Anyone who grew up in the 1970s remembers Orlando as a singer and performer and host of a variety show with Telma Hopkins and Joyce Wilson, known collectively as Tony Orlando and Dawn.
The trailblazing variety show came at a time when the nation was divided over the Vietnam War and Watergate.
“When Fred Silverman hired us to do a variety show, the writers said that variety shows were dead. Back in those days there was something called the family hour. That hour was between 8 p.m. and 10 p.m., he thought that a variety show had a place for the family to come together. He knew it wouldn’t get the biggest of numbers, but he thought it would get respectable numbers,” Orlando told me Monday from his room at the Seneca Niagara Hotel.

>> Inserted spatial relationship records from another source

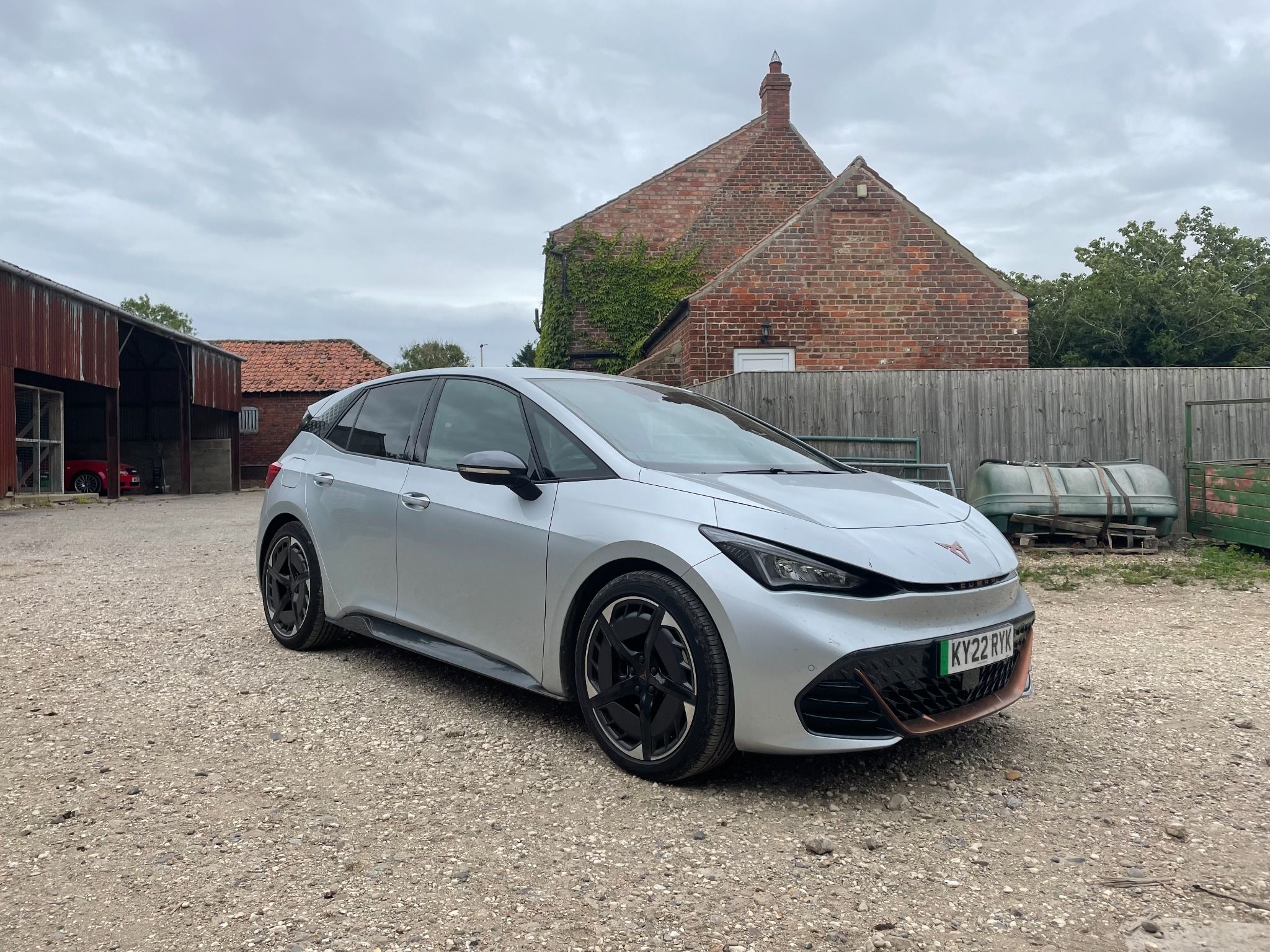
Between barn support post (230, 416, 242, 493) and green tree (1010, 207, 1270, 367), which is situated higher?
green tree (1010, 207, 1270, 367)

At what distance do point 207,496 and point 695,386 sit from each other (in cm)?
1939

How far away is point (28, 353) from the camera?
20.0 m

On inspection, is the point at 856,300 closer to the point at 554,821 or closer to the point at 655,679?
the point at 655,679

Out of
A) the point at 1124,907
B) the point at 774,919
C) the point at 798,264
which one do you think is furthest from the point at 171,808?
the point at 798,264

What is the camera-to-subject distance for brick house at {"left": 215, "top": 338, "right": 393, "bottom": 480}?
128 feet

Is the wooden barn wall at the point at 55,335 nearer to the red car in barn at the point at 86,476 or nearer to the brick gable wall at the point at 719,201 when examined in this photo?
the red car in barn at the point at 86,476

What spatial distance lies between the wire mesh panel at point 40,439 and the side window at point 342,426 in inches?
759

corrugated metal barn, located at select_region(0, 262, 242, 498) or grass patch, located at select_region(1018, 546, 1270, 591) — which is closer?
grass patch, located at select_region(1018, 546, 1270, 591)

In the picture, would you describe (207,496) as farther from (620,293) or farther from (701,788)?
(701,788)

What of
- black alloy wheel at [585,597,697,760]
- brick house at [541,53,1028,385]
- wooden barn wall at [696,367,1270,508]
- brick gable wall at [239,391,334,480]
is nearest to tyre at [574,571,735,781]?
black alloy wheel at [585,597,697,760]

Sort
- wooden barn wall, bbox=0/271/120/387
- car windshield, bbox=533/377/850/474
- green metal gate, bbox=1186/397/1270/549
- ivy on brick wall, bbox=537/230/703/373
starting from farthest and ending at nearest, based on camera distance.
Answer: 1. ivy on brick wall, bbox=537/230/703/373
2. wooden barn wall, bbox=0/271/120/387
3. green metal gate, bbox=1186/397/1270/549
4. car windshield, bbox=533/377/850/474

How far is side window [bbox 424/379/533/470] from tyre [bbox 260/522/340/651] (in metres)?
1.12

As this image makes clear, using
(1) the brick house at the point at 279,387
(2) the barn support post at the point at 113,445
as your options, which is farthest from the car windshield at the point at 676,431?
(1) the brick house at the point at 279,387

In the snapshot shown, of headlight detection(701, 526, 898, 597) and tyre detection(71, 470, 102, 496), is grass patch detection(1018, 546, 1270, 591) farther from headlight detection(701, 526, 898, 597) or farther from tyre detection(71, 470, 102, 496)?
tyre detection(71, 470, 102, 496)
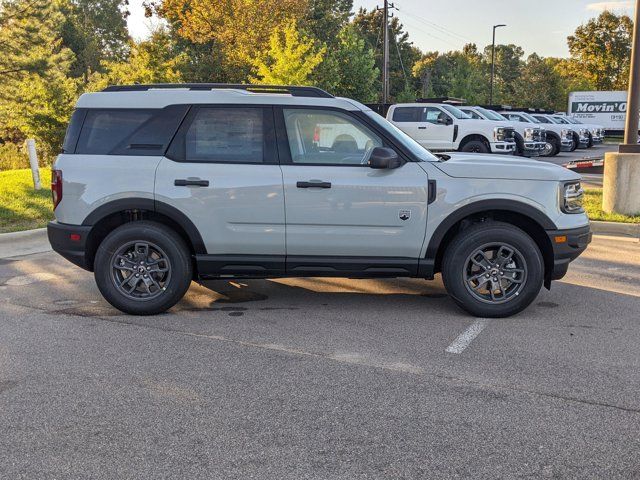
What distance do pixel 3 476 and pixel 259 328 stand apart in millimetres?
2530

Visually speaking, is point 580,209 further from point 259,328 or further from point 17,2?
point 17,2

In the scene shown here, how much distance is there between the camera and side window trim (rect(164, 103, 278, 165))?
5.48 m

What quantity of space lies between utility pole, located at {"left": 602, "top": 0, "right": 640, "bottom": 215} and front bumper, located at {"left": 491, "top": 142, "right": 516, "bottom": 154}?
940 cm

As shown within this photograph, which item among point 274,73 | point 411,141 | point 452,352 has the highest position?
point 274,73

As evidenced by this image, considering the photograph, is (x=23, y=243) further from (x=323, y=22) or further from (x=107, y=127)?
(x=323, y=22)

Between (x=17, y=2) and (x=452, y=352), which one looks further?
(x=17, y=2)

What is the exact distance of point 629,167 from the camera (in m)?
9.79

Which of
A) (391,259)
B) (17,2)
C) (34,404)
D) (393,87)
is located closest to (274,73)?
(17,2)

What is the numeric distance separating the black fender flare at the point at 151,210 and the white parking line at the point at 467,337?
7.41ft

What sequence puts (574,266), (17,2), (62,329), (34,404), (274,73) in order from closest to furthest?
(34,404)
(62,329)
(574,266)
(274,73)
(17,2)

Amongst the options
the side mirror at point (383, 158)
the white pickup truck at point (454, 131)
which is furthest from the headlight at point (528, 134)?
the side mirror at point (383, 158)

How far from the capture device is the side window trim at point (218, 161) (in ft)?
18.0

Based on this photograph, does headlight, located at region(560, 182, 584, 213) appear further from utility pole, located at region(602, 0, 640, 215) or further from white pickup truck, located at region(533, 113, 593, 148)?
white pickup truck, located at region(533, 113, 593, 148)

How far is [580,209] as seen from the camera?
222 inches
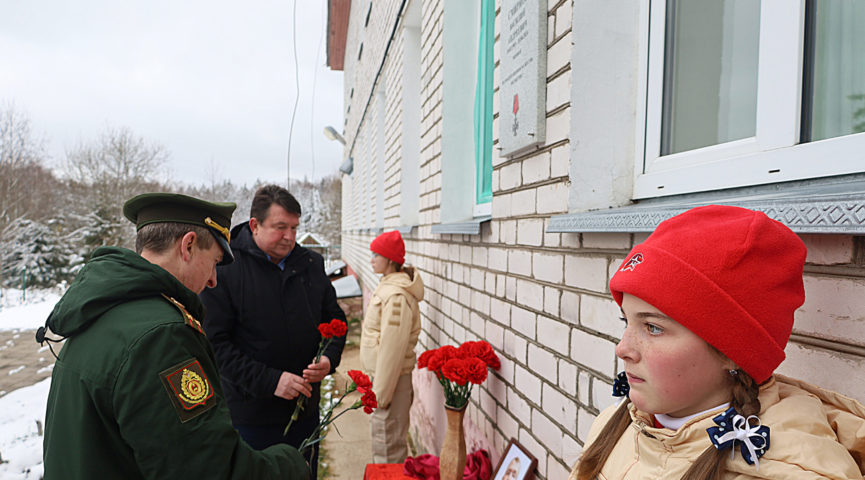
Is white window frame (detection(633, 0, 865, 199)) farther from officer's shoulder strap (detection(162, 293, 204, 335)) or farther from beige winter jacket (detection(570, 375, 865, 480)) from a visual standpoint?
officer's shoulder strap (detection(162, 293, 204, 335))

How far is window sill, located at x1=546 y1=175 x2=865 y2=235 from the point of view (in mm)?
731

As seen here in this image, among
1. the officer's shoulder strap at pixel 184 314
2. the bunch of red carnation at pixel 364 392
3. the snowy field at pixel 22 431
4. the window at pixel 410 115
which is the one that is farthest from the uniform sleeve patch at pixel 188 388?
the snowy field at pixel 22 431

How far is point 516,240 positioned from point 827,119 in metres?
1.29

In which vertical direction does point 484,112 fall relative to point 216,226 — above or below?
above

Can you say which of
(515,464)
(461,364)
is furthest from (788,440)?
(461,364)

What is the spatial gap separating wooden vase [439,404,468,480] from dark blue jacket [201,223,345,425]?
1067 millimetres

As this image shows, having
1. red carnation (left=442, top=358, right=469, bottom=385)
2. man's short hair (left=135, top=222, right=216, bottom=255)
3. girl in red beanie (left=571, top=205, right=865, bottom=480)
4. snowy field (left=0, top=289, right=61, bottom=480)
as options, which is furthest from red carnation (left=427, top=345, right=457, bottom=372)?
snowy field (left=0, top=289, right=61, bottom=480)

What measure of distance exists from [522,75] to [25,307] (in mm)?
19735

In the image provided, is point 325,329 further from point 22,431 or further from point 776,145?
point 22,431

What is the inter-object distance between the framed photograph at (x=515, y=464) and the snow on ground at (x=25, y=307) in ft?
41.2

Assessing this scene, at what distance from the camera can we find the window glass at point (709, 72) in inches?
46.3

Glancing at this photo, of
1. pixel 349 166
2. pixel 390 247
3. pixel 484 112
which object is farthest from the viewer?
pixel 349 166

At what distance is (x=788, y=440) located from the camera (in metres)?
0.67

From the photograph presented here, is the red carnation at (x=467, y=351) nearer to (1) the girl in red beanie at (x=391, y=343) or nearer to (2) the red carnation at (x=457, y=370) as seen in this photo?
(2) the red carnation at (x=457, y=370)
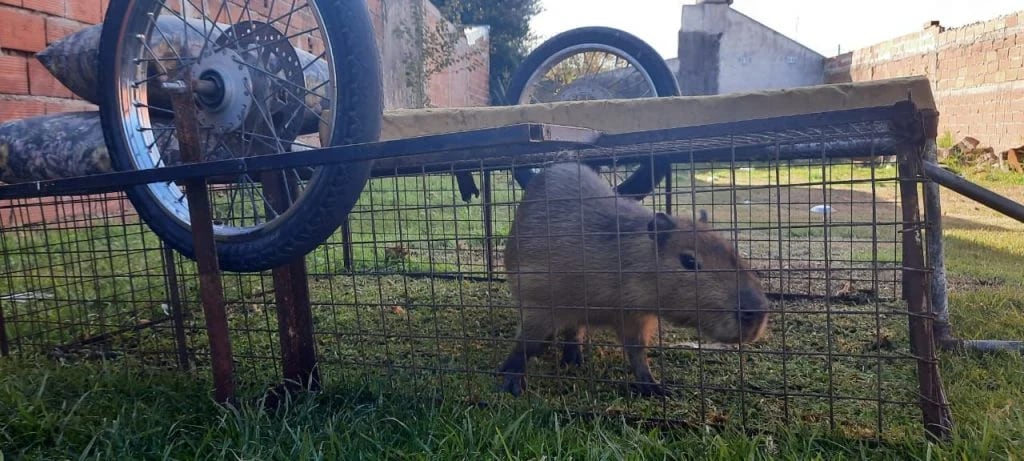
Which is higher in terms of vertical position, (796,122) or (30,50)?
(30,50)

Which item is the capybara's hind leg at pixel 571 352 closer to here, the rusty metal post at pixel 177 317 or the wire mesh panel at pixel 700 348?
the wire mesh panel at pixel 700 348

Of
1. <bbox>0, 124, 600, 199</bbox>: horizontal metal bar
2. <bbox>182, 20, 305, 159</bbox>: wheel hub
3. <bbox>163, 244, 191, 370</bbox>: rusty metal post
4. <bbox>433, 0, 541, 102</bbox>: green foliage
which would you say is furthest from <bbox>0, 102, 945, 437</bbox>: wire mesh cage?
<bbox>433, 0, 541, 102</bbox>: green foliage

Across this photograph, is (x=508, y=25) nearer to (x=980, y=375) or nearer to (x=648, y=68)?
(x=648, y=68)

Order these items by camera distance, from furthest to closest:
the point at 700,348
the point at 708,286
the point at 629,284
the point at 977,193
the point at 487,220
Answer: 1. the point at 487,220
2. the point at 629,284
3. the point at 708,286
4. the point at 977,193
5. the point at 700,348

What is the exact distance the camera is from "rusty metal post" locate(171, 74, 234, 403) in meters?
1.94

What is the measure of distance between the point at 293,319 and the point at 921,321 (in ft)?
6.38

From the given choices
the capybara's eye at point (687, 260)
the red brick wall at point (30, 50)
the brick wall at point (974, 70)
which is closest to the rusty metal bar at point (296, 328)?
the capybara's eye at point (687, 260)

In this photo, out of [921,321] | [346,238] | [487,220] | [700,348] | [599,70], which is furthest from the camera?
[599,70]

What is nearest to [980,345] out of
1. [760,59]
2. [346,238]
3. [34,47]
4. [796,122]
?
[796,122]

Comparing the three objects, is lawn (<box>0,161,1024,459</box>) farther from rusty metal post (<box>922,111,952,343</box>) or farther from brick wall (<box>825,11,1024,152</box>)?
brick wall (<box>825,11,1024,152</box>)

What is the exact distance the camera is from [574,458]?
1732 millimetres

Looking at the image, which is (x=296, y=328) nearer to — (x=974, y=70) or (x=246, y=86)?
(x=246, y=86)

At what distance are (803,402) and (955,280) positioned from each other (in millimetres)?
A: 2373

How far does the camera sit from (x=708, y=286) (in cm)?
245
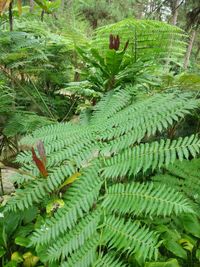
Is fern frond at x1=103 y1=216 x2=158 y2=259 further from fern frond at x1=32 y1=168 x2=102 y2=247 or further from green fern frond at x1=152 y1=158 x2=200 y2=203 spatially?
green fern frond at x1=152 y1=158 x2=200 y2=203

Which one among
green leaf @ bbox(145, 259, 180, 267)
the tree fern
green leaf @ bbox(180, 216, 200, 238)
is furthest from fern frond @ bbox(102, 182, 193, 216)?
green leaf @ bbox(180, 216, 200, 238)

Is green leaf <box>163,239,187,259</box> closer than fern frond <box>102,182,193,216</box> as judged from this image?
No

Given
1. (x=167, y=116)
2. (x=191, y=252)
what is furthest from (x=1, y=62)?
(x=191, y=252)

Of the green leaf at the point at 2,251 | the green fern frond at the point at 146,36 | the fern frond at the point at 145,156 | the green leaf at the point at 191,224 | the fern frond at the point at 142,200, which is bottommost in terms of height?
the green leaf at the point at 2,251

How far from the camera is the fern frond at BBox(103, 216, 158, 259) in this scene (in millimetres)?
918

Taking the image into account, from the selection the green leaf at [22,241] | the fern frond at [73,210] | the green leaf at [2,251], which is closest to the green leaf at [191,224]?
the fern frond at [73,210]

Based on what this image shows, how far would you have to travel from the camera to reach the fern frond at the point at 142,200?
966 millimetres

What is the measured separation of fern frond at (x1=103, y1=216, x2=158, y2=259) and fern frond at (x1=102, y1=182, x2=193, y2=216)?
0.04 m

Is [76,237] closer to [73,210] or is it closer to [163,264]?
[73,210]

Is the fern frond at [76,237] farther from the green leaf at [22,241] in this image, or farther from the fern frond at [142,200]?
the green leaf at [22,241]

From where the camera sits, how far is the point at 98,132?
1298 mm

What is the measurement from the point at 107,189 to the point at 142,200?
14 centimetres

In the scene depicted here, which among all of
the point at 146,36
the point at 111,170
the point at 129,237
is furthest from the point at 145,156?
the point at 146,36

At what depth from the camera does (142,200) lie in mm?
1009
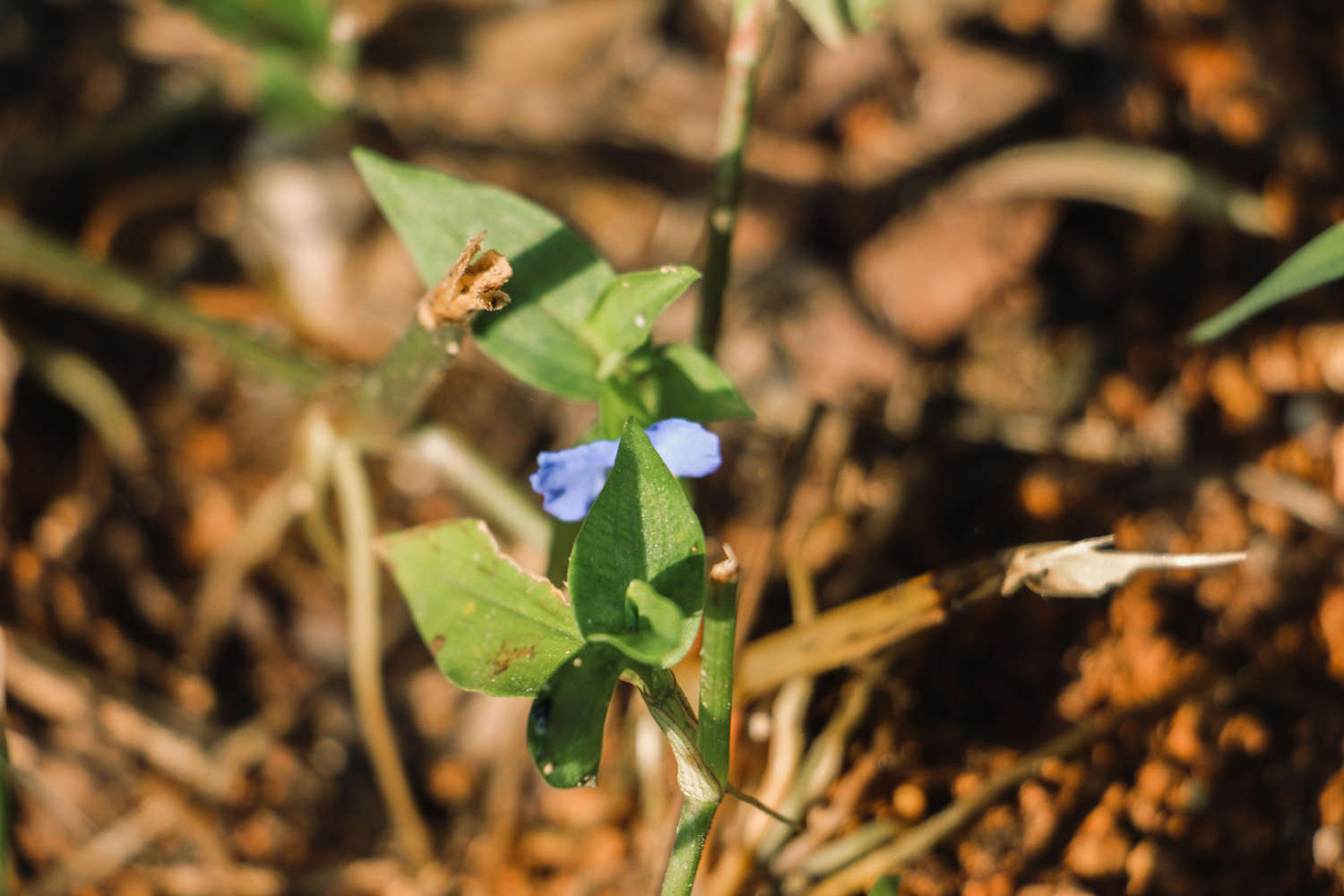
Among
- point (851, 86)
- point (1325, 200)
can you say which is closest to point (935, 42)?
point (851, 86)

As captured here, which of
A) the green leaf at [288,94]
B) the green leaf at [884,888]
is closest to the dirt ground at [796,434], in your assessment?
the green leaf at [288,94]

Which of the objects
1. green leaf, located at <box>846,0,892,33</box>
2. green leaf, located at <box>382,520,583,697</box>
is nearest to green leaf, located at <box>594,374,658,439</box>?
green leaf, located at <box>382,520,583,697</box>

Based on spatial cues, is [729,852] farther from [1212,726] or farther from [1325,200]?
[1325,200]

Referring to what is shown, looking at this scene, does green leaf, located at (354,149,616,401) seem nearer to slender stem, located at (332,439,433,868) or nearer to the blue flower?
the blue flower

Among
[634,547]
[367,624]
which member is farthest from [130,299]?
[634,547]

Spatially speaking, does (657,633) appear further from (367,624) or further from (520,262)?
(367,624)

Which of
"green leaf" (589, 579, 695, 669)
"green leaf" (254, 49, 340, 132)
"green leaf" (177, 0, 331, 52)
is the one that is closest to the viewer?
"green leaf" (589, 579, 695, 669)
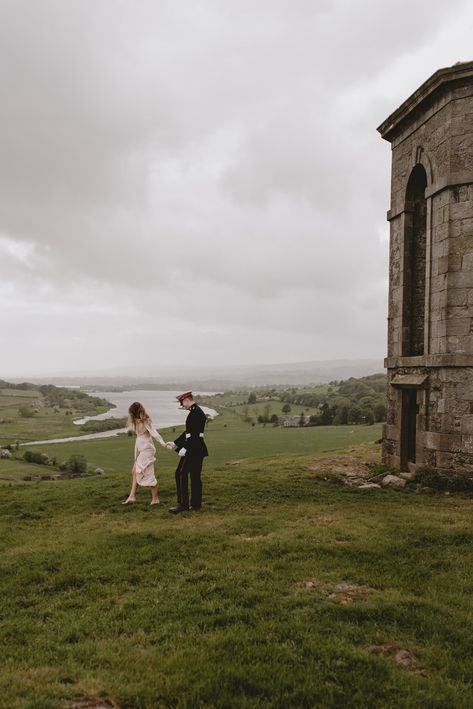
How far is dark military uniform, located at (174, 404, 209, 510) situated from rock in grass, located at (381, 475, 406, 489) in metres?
5.51

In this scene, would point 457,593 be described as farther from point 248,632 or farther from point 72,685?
point 72,685

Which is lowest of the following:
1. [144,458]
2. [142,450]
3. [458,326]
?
[144,458]

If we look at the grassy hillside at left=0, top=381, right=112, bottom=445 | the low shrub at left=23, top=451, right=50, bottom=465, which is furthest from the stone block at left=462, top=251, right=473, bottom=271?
the grassy hillside at left=0, top=381, right=112, bottom=445

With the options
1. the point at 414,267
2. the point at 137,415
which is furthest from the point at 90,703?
the point at 414,267

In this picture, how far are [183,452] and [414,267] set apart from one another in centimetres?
974

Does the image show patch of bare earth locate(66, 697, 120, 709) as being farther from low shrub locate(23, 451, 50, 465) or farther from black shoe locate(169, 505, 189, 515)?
low shrub locate(23, 451, 50, 465)

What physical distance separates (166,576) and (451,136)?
497 inches

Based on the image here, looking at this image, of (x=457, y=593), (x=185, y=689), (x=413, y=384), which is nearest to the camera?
(x=185, y=689)

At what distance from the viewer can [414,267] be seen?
15352 millimetres

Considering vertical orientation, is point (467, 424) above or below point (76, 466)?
above

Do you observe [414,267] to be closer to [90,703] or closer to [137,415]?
[137,415]

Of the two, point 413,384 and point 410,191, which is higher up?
point 410,191

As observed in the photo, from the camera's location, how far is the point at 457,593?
592 cm

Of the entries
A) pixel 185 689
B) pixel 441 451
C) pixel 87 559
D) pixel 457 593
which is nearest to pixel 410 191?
pixel 441 451
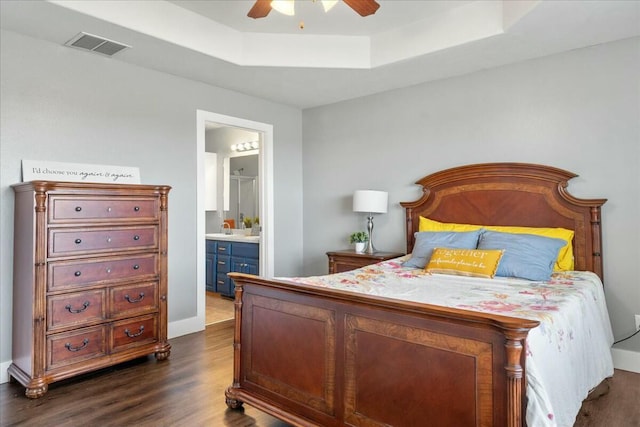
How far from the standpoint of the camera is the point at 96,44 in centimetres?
311

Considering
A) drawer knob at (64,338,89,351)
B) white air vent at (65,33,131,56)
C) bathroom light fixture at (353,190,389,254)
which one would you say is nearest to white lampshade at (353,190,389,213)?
bathroom light fixture at (353,190,389,254)

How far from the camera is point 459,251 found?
3088 mm

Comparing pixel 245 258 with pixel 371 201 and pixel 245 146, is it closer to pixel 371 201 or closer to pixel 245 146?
pixel 245 146

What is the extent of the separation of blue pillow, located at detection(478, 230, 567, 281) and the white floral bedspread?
71mm

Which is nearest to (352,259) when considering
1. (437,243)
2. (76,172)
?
(437,243)

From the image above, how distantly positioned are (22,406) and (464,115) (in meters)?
4.03

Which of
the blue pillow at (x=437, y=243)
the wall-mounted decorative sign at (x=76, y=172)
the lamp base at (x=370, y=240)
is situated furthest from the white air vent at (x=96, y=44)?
the blue pillow at (x=437, y=243)

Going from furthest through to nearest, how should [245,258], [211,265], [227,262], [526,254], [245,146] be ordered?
[245,146] → [211,265] → [227,262] → [245,258] → [526,254]

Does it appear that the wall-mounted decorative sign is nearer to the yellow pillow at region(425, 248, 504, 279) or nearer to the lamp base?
the lamp base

“He tried out three shows that summer vying for one spot, The Hudson Brothers, Bobbie Gentrie and Tony Orlando and Dawn. The one with the highest ratings won. We were the first multi-racial group to host a variety show. There was a lot going on at the time, we had the biggest records of the three but Silverman also realized we attracted African-American audiences. We were like the Jackie Robinson of prime time variety shows.”
The idea of a multi-racial variety show may seem benign by today’s standards, but back in 1973 there was still major concerns over how audiences would receive a show featuring two African American females and a half Puerto Rican, half-Greek male.
“There were some people that were nervous, just a few years earlier Petula Clark had touched Harry Belafonte on prime time television and all hell broke loose. I’ll tell you though, we were on four seasons and never received a single piece of hate mail, not from the south, not from anywhere.”